The classification loss function is formula (5)

Wherein i and k are indexes of the monitoring point set and indexes of monitoring points in the monitoring point set respectively;

loss_i,kas a monitoring point

The loss of classification of (a) is,

is acted on using sigmoid function

Monitoring point of network prediction obtained by j-th dimension calculation of output

The probability in the adjacent area of the jth gold standard identification point defines the monitoring point matched with at least one gold standard identification point as a positive sample, the monitoring point not matched with any gold standard identification point as a negative sample, N_pIs the number of positive samples, N_eThe number of negative samples;

according to loss_i,kSorting the negative samples and selecting the loss_i,kThe largest first few negative samples calculate the classification loss and ensure that the number of negative samples participating in the calculation is not more than three times the number of positive samples.

The regression loss function is formula (6):

is a monitoring point predicted by the network

Offset from the jth target mark point of

An output of (d);

corresponding gold standard.

Fig. 2 is a schematic diagram of a simple matching result between the monitoring point and the target identification point. The training method is described in detail below.

In the network training stage, the monitoring points need to be matched with the gold standard in the training data, and the network is trained according to the matching result.

In order to solve the two problems, a multi-label matching strategy (M L M) is provided, each monitoring point is matched with a plurality of identification points, the identification points are matched with the monitoring points as long as the monitoring points are adjacent to a certain identification point, the position of the identification point matched with the monitoring point is predicted by using the characteristics of each monitoring point, and the positioning problem of the identification points in the point cloud is converted into a multi-label prediction and regression problem.
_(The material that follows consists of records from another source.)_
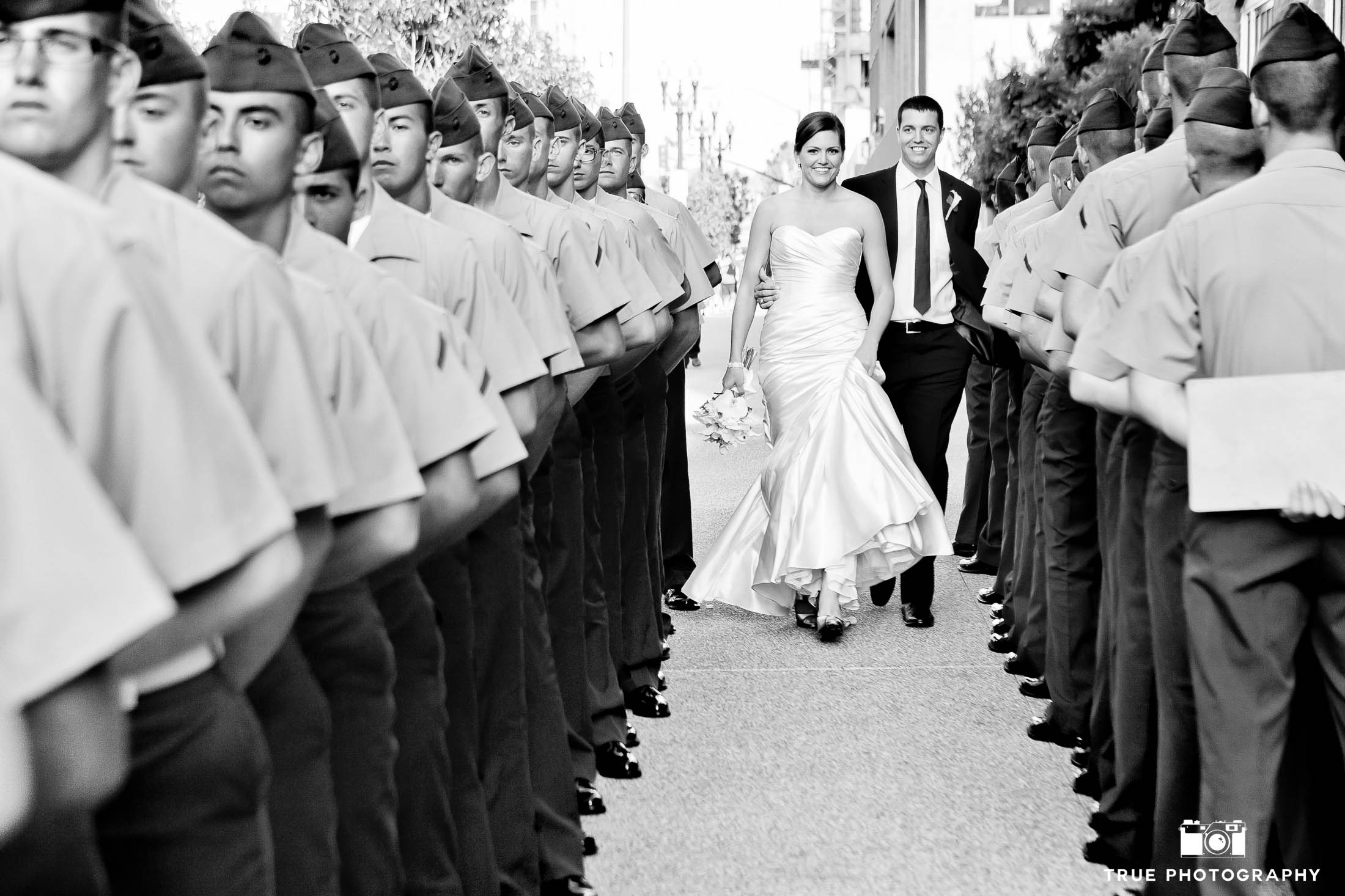 Bride and Groom smile and walk through row of armed service military men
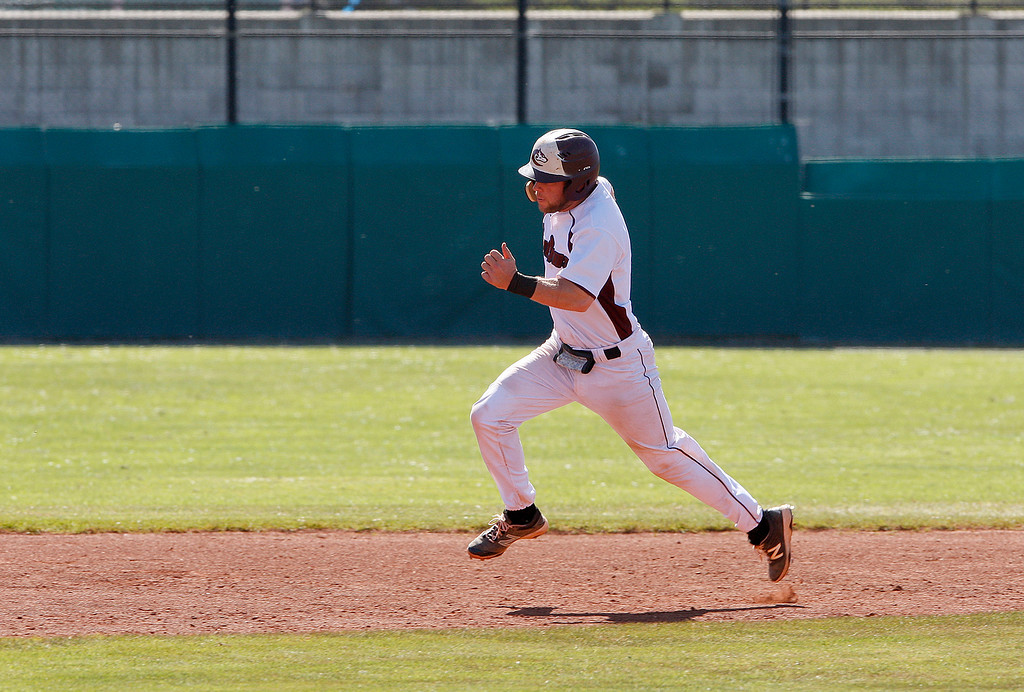 . Monterey Peninsula College\'s Kash Satnat (4) rounds second base during their game in Monterey against Chabot College on Thursday, March 29, 2018.  (Vern Fisher - Monterey Herald)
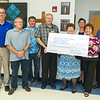 Representatives from Joplin Area Catholic Schools and the Knights of Columbus stand with a $1,500 donation to the Jeff Slama Memorial Scholarship on Wednesday at McAuley High School.<br /> Globe | Laurie Sisk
When the network is used for positioning the identification points in the point set with multiple scales, the identification points in the point set with a certain specific scale need to be matched with the monitoring points with the corresponding large and small spatial receptive fields, and therefore a series of boxes, namely a Target Box (TBX) and a detection box (MBX), are arranged by taking the gold standard identification points and the monitoring points as centers respectively. As shown in fig. 2, two solid black dots and two bold line boxes represent two target identification points and their TBXs, respectively. The three slashed-filled black dots and the three thin line boxes are the three monitoring points and their MBXs, respectively.

In order to make the size of TBX reflect the size of the face in the training data, the training is based onGolden standard for practicing data

Set the side length (l) of TBX_x ^t,l_y ^t,l_z ^t) The setting mode is as follows:

wherein the content of the first and second substances,

is the left external canthus of the eye,

is the right external canthus,

is the heart of the eyebrow, and the eyebrow,

is the tip of the lower chin.

According to the use at each monitoring point

Upper level point centralized generation

Radius r of the sphere of_iIs provided with

Length of side (l)_x ^m,l_y ^m,l_z ^m) The setting mode is as follows:

l_x ^m＝l_y ^m＝l_z ^m＝2r_i

Is/are as follows

Has a jaccard value exceeding a threshold value th_mThen match them

Loss function: all parameters of the network are synchronously trained using loss functions, including classification loss functions and regression loss functions.

loss＝loss_c+λloss_r

Wherein the classification loss function is as follows:

wherein i and k are indexes of the monitoring point set and indexes of monitoring points in the monitoring point set respectively; loss_i,kAs a monitoring point

The loss of classification of (a) is,

is acted on using sigmoid function

The probability in the jth gold standard identification point neighborhood is obtained by the formula (3)

Defining the monitoring points matched with at least one gold standard identification point as positive samples, and the monitoring points not matched with any gold standard identification point as negative samples, N_pIs the number of positive samples, N_eThe number of negative samples.

Since the number of negative samples is much larger than the number of positive samples, according to loss_i,kSorting the negative samples and selecting the loss_i,kThe largest first few negative samples calculate the classification loss and ensure that the number of negative samples participating in the calculation is not more than three times the number of positive samples.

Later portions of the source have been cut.